LONDON (Reuters) - Royal Bank of Scotland was “wilfully obtuse” when giving evidence to lawmakers examining whether its corporate turnaround division had been used to make money out of small businesses, the chairman of a British parliamentary committee said.
The Global Restructuring Group (GRG) unit deals with RBS’s corporate clients who find themselves in financial distress and have missed or are in danger of missing debt repayments. It is meant to work with companies to help them return to health.
RBS’s Deputy Chief Executive Chris Sullivan and GRG head Derek Sach told the Treasury Select Committee that the division was not used as a “profit centre” when they gave evidence in June, contradicting the findings of a report by former Bank of England Deputy Governor Andrew Large.
However, in a letter to committee chairman Andrew Tyrie published on Tuesday, Sullivan said RBS now accepted Large’s description.

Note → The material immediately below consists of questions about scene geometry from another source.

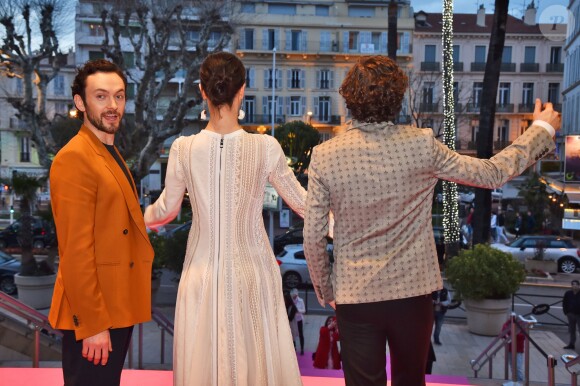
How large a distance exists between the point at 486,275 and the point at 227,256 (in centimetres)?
989

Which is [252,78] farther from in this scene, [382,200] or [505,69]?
[382,200]

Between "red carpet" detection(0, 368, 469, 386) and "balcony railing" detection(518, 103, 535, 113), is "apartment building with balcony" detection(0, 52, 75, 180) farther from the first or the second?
"red carpet" detection(0, 368, 469, 386)

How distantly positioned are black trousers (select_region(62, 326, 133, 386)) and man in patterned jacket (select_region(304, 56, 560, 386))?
927 mm

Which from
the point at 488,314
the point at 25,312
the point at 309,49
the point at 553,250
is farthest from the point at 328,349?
the point at 309,49

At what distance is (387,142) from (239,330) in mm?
1047

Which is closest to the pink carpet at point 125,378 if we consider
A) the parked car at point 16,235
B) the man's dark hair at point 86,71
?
the man's dark hair at point 86,71

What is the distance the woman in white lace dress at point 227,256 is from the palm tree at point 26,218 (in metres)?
11.8

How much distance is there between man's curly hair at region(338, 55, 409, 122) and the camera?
88.1 inches

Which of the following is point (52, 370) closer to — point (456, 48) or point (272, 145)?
point (272, 145)

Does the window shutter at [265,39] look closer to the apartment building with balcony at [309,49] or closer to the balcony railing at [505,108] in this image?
the apartment building with balcony at [309,49]

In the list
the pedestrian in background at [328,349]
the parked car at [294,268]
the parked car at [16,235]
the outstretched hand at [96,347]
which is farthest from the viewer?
the parked car at [16,235]

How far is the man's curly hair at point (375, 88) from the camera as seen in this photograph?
2.24 meters

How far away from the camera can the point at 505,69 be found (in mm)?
33750

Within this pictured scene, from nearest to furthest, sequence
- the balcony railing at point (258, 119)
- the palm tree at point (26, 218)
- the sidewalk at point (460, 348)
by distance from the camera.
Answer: the sidewalk at point (460, 348) < the palm tree at point (26, 218) < the balcony railing at point (258, 119)
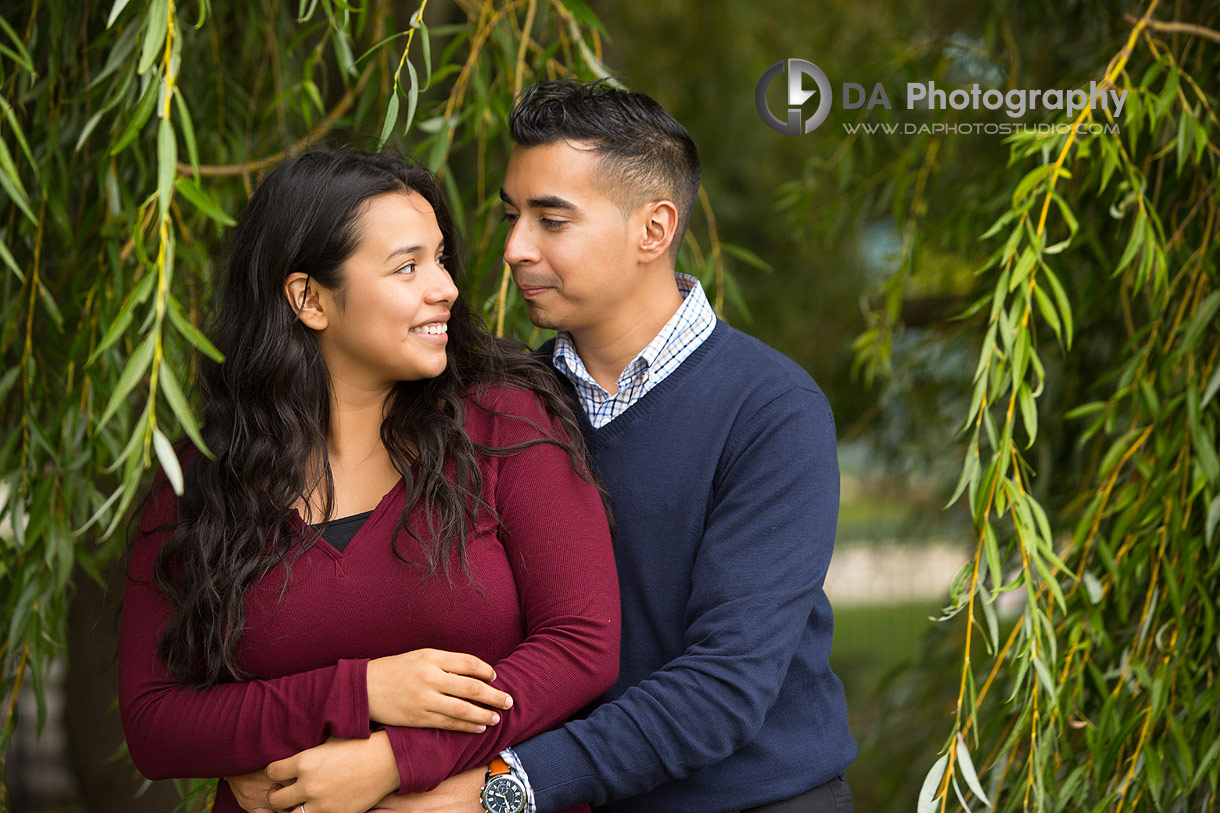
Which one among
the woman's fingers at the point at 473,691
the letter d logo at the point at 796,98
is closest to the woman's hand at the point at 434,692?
the woman's fingers at the point at 473,691

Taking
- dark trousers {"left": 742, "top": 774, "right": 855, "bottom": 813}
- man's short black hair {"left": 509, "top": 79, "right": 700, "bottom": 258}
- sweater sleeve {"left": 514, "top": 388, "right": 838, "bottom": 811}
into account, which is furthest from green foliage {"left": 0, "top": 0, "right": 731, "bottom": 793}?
dark trousers {"left": 742, "top": 774, "right": 855, "bottom": 813}

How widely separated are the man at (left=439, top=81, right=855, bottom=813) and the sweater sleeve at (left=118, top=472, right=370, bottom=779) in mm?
164

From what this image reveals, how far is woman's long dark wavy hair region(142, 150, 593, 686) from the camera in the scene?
1343mm

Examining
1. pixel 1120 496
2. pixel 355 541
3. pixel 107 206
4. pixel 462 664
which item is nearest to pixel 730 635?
pixel 462 664

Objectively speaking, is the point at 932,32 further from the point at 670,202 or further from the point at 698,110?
the point at 670,202

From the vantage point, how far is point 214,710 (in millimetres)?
1294

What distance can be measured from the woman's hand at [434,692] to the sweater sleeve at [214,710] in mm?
21

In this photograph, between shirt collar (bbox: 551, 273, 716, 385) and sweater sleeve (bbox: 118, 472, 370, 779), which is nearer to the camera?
sweater sleeve (bbox: 118, 472, 370, 779)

“With regard to the term of ‘profit centre’ we wish to make clear we do not disagree with the way that that accounting term was used by Andrew Large in his report,” Sullivan said in the letter.
Tyrie said RBS had made a “belated U-turn”, having initially branded the description as “totally inappropriate”.
“It now appears that RBS has been wilfully obtuse with the committee. If this is how RBS deals with a parliamentary committee, how much can customers and regulators rely on it to be straightforward with them?” he said in a statement.
Tyrie said he would be writing to RBS Chairman Philip Hampton on the matter and the committee would report on it after the summer.
RBS declined to comment on Tyrie’s remarks.
Former government advisor Lawrence Tomlinson last year accused RBS of pushing small businesses into the GRG unit so it could charge higher fees and take control of their assets. An independent review by law firm Clifford Chance found no evidence the bank had set out to defraud customers, but the unit is still being investigated by Britain’s financial regulator.